Ancak kazın ayağının öyle olmadığı iki gün içinde ortaya çıktı! Önce eşimin cep telefonuna “TurkcellMobilOdeme’niz alındı” anlamında bir mesaj geldi. Ne bir ödeme talimatı vardı ne kendisi bilerek bir ödemede bulunmuştu. Turkcell müşteri hizmetlerini arayınca gerçek ortaya çıktı. Önceki gün kendisini arayarak “Plus üyelik” öneren Gökhan Uzun, Turkcell’in değil, “Turkcell garantisi altında” bir başka şirketin, internet üzerinde tlyukle.com adıyla ticaret yapan Mobilnet Telekomünikasyon ve Bilişim Teknolojileri A.Ş.’nin müşteri temsilcisiymiş. Turkcell Müşteri Temsilcisi, Plus üyeliğin Turkcell’le ilgisi olmadığını, eşimin telefon faturasının da bugüne kadar olduğu gibi bundan sonra da ne kadar konuşursa o kadar geleceğini, tlyukle.com’un Plus üyelik karşılığında ayrıca her ay bu 29,90 TL’yi alacağını, Turkcell faturasında bu meblağın ayrı bir kalem olarak gözükeceğini açıkladı. Eşim telefon faturasını 29,90 TL’ye düşürdüğünü zannederken, her ay ek olarak 29,90 TL ödemek zorunda kalmıştı.
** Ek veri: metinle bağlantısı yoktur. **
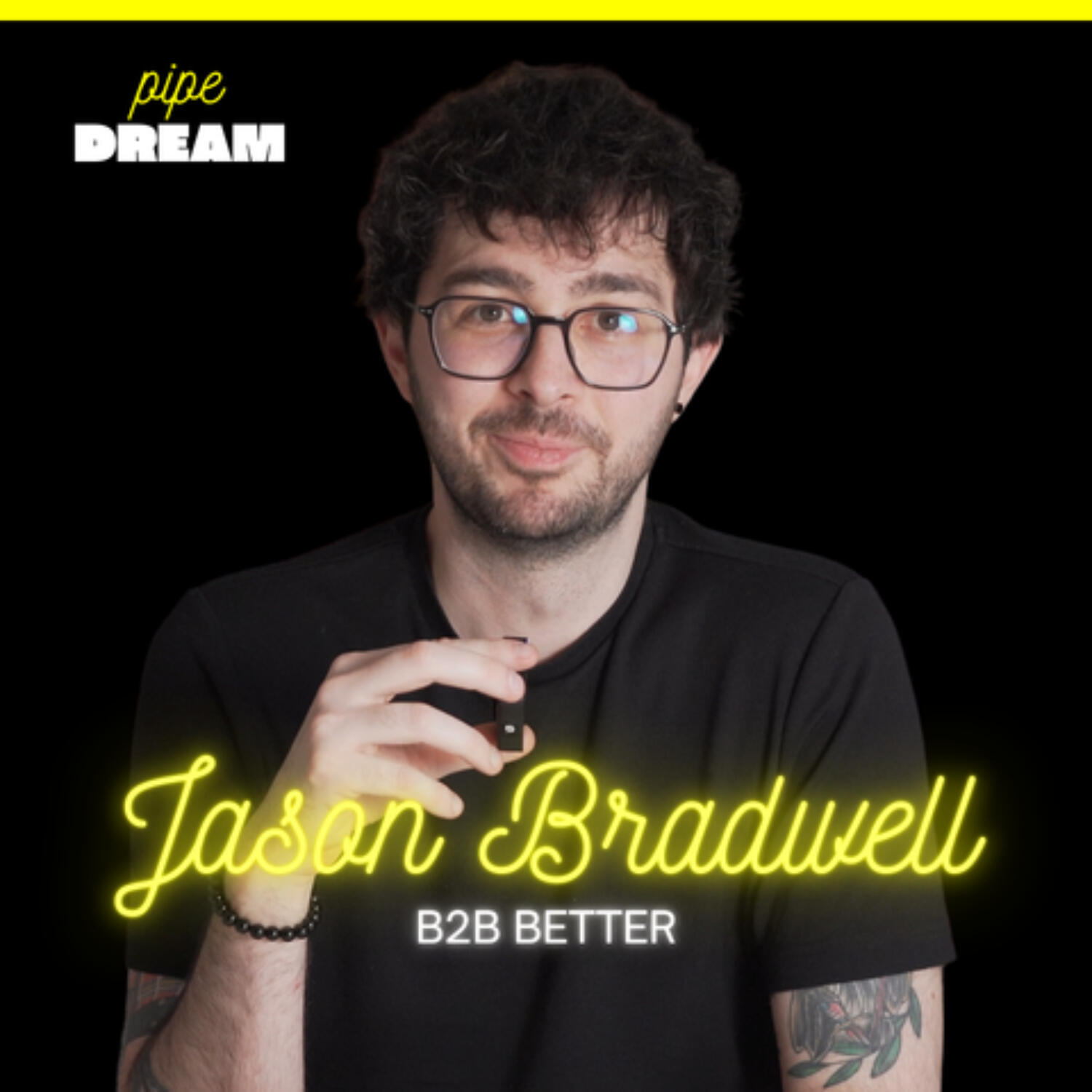 Production Agency vs Marketing Agency: Which Do You Need? | Jason Bradwell, Founder of B2B Better and Host of Pipe Dream Podcast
“Ne zaman isterseniz anlaşmayı iptal edebilirsiniz” sözüne güvenerek eşim hemen tlyukle.com’u aradı. Tabii ki müşteri temsilcisi Gökhan Uzun’a ulaşmak olanaksızdı! Bir başka müşteri temsilcisi vardı karşısında. Yanlış bilgilendirildiğini, Plus üyelik anlaşmasını iptal etmek istediğini söyledi. Telefonda uzunca bir süre bekletildikten sonra, talebinin yetkililere iletildiği, kendisinin “7 gün içinde yetkililer tarafından aranacağı” söylenince, telefonu ben istedim. Plus üyelik iptali için neden 7 gün beklememiz gerektiğini sordum. “Yetkililer” eşimin Gökhan Uzun’la yaptığı görüşmenin ses kayıtlarını inceleyerek, ona göre karar vereceklermiş! Yetkili kişi ile derhal görüşmek istediğimi söyleyince, “başkasıyla görüşemezsiniz, şu anda yetkili benim” yanıtını aldım. “Yetkiliyseniz, eşimin Plus üyeliğini ve telefon faturasına tahakkuk ettirdiğiniz miktarı iptal edin” talebime yanıt, “yetkili” kişi tarafından “üyelik iptaline yetkim yok” oldu. “Yetkiniz yoksa yetkili birini bağlayın” diye ısrar ettim. Yine aynı saçma sapan “yetkili benim ama iptale yetkim yok” yanıtını alınca, konuşmayı sürdürmenin anlamsızlığını anladım.
Şimdi bekliyoruz!
Turkcell’e de bu rezaletin açıklamasını beklediğim mesajını ilettim. “Turkcell garantisi altında” çalışan Mobilnet A.Ş.’nin santral operatörünün üzerinde bir yetkiliye ulaşmanın da olanağı olamadı ne yazık ki. Santral operatörü telefon numaramı aldı, “durumun aciliyetini anladığını, en kısa sürede aranacağımı” söyleyerek kapattı telefonu. Bir yetkiliyi bağlamak yetkisi bile yoktu belli ki!
Kaç kişi her gün aynı tacizlere maruz kalıyor, kaç kişi bu saçma sapan pazarlama tekniğinin mağduru oluyor kim bilir. “Pazarlama” adı altında bütün cep telefonu kullanıcılarının uğradığı ve gerçekten mustarip olduğu tacizlerin son bulması gerekiyor. Bunun için de yasal düzenlemelerin sonuçlanması gerekiyor!